人の“死”と直面しなければならないのだ。
オレだって、初めての“死”を見たのは波の国だ。再不斬と白はオレが保護しているから違うのだが、オレはガトーとそのた舎弟(?)の死をみたのだ。
忍の“死”は見てはいない。だが、その後の中忍試験やらで見てきたのだ。俺の手が赤く染まるのも見てきたのだ。
「・・・確かに人の“死”を見なくてはならない」
「!」
「だけどな、・・・・・・人は誰かを犠牲にしなくては生きてはいけないんだ・・・。殺さなければ自分が殺される、仲間が殺される。だから、オレ達は殺られる前に殺るんだ」
「・・・・・・」
「今言っても分からないだろうな。もう少ししたら、お前でも分かるさ」
黙りきった少年の頭を撫でて、抱きかかえる。少年は行き成りの事で目を丸くしていた。
「今はまだ殺しの任務は来ないよ。だけど、中忍を目指すのなら覚悟は必要だ」
「覚悟、ですか・・・?」
「そうだ。・・・・・・人を殺す覚悟だ」
「!!」
「人を殺すという事は、その分自分に枷ができる。

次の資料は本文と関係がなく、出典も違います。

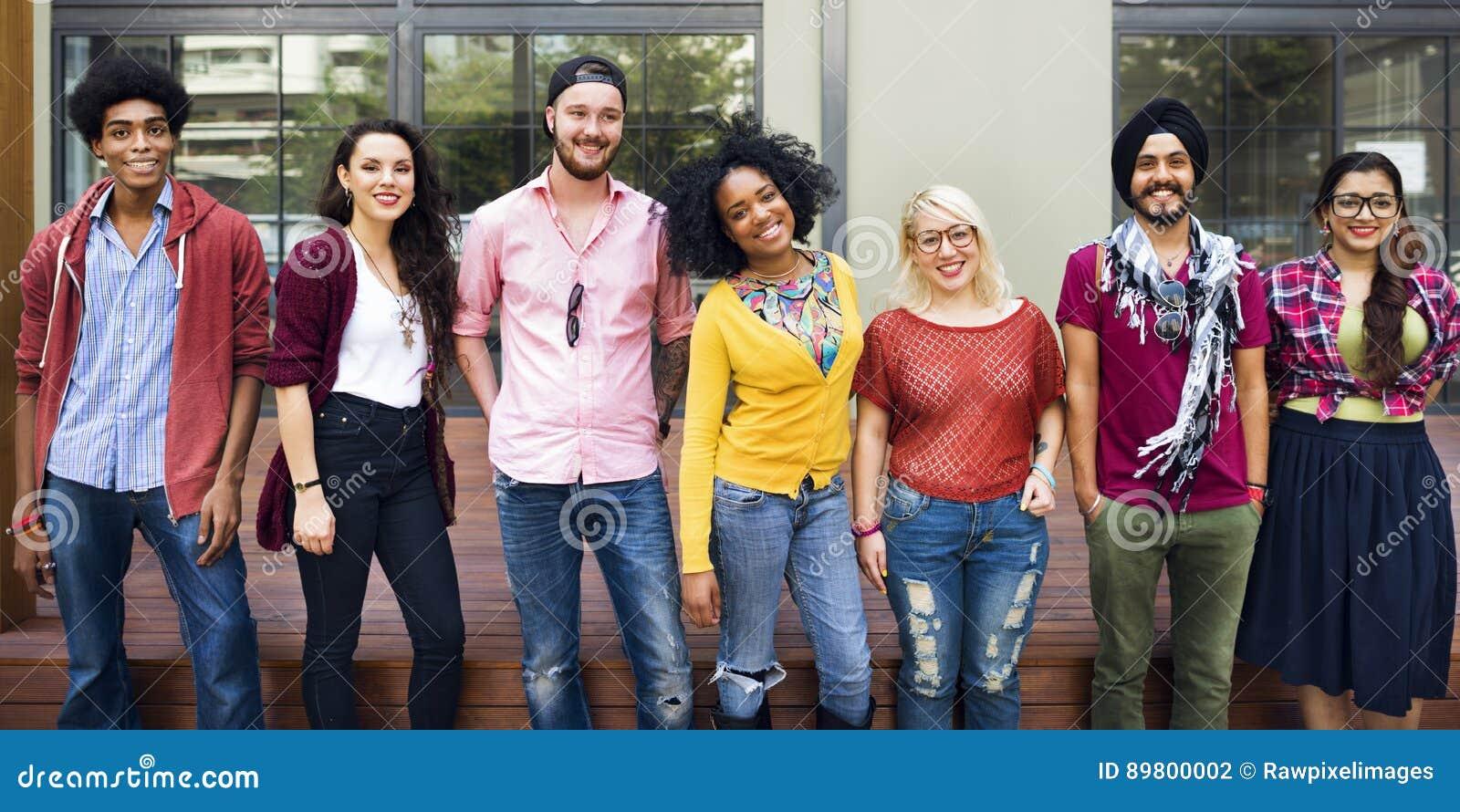 Concetto sorridente di felicità di lavoro di squadra degli studenti di college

敵の十字架を背負って生きなければならないんだ。・・・・・・その覚悟が、中忍からは必要なんだ」
「人を殺す、覚悟・・・・・・」
ポツリとオレの言葉を木霊して、少年は視線を落とした。自分の手に向けて。
その後、少し時間が経って少年はオレに視線をよこした。少年の顔には迷いがなかった。
「カケルさん、僕頑張ります!覚悟を持って、僕中忍になることを目指します!」
「!!・・・・・・そうか」
「はい!そして、僕カケルさんのように強い上忍になるように目指します!!」
もう行きますね。とそう言われオレは少年を下ろす。決心が出来たのなら、それでいいんだ。
「無理だけはするなよ?死んだりしたら元もこうもないんだからな」
「はい!!」
笑顔で答えた少年に、オレはもう一度頭を撫でて歩き始めた。少年の気配が遠くなっていったのであっちも歩いたのだろうと感ずく。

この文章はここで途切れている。